Provide a comment to illustrate the annual trend of (1) the share of number of movies by popular genre from year 1975 to 2022.
- Which genre has become more popular since 2010?
Q4g.
Add the following two variables—christmas and holiday—to the data.frame holiday_movies_with_genres:
christmas:
- TRUE if the simple_title includes “christmas”, “xmas”, “x mas”
- FALSE otherwise
holiday:
- TRUE if the simple_title includes “holiday”
- FALSE otherwise
Click to Check the Answer!
holiday_movies_with_genres <- holiday_movies_with_genres |>
mutate(christmas = ifelse(str_detect(simple_title, "christmas") |
str_detect(simple_title, "xmas") |
str_detect(simple_title, "x mas"),
T, F),
holiday = ifelse(str_detect(simple_title, "holiday"),
T, F),
)Q4h.
- Provide R code to recreate the ggplot figure illustrating the annual trend of (1) the number of movie titles with “holiday” varies by christmas.
Click to Check the Answer!
holiday_movies_with_genres |>
group_by(year, christmas, holiday) |>
count() |>
ggplot(aes(x = year, y = n, color = holiday)) +
geom_smooth() +
geom_point(alpha = .33) +
facet_wrap(christmas~., scales = "free")
Q4i.
- Provide R code to recreate the ggplot figure illustrating how the mean value of num_votes varies by the popular genres for the titles with “christmas”.
Click to Check the Answer!
holiday_movies_with_genres |>
filter(genres %in% popular_genres$genres) |>
group_by(genres, christmas) |>
summarise(mean_rating = mean(average_rating),
mean_votes = mean(num_votes)) |>
filter(christmas == T) |>
ggplot(aes(x = mean_votes, y = fct_reorder(genres, mean_votes),
)) +
geom_point(size = 2) +
labs(y = "genres")
Question 5
- The following is the data.frame for Question 5.
tripadvisor <- read_csv("https://bcdanl.github.io/data/tripadvisor_cleaned.csv")TripAdvisor is an online travel research company that empowers people around the world to plan and enjoy the ideal trip.

|---|

# Problem to solve
Please write out the holiday movies exercise from "holiday_movies_with_genres <- holiday_movies_with_genres" to "varies by christmas.", copying it word for word.

|---|

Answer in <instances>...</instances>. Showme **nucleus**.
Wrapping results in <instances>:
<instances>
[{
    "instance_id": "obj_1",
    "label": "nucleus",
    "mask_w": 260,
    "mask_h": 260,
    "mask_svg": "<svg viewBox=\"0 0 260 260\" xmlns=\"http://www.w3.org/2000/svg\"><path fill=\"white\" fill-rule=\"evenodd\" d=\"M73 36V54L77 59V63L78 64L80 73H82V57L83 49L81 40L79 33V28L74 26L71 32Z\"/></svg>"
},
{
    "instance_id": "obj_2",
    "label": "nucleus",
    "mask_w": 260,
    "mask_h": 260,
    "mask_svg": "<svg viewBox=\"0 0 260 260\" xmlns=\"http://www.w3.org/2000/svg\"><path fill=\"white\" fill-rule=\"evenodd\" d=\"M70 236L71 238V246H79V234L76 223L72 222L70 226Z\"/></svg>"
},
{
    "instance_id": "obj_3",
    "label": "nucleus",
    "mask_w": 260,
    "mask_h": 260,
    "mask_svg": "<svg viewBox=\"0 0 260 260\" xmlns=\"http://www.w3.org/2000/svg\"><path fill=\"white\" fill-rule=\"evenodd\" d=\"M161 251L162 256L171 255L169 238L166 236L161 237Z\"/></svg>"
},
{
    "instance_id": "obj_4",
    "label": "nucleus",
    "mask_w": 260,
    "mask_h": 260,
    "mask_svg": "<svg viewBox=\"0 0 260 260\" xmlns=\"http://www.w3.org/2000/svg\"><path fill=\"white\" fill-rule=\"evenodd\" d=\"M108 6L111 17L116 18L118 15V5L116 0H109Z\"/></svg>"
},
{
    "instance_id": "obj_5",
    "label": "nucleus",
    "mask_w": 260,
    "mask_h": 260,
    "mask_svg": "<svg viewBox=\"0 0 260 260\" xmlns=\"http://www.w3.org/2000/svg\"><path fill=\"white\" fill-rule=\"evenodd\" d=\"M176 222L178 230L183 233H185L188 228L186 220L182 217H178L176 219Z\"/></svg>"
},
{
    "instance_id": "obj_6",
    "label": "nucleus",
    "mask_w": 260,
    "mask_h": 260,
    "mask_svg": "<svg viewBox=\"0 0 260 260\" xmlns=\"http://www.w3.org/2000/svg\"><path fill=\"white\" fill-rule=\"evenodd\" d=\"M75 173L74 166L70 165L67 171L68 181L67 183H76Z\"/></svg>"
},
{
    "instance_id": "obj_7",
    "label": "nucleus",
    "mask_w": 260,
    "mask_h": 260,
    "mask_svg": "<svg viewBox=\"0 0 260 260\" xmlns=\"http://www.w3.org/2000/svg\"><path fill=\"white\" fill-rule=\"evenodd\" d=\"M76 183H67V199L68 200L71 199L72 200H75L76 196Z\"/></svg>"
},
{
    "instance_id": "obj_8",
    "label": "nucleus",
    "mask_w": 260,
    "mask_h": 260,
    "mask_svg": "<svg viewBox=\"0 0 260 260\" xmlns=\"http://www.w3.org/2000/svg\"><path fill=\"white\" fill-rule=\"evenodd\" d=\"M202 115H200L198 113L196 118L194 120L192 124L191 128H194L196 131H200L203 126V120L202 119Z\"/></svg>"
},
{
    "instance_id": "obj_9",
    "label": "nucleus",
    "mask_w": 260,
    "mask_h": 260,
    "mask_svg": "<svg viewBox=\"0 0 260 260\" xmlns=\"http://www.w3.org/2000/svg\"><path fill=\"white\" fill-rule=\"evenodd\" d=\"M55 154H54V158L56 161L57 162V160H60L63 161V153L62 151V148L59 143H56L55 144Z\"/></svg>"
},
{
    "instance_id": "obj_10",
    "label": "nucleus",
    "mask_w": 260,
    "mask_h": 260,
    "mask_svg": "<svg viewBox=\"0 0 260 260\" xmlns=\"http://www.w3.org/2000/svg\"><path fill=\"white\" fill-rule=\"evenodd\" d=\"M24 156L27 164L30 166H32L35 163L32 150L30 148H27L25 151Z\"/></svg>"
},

|---|

# Solution for this exercise
holiday_movies_with_genres <- holiday_movies_with_genres |>
mutate(christmas = ifelse(str_detect(simple_title, "christmas") |
str_detect(simple_title, "xmas") |
str_detect(simple_title, "x mas"),
T, F),
holiday = ifelse(str_detect(simple_title, "holiday"),
T, F),
)Q4h.
- Provide R code to recreate the ggplot figure illustrating the annual trend of (1) the number of movie titles with “holiday” varies by christmas.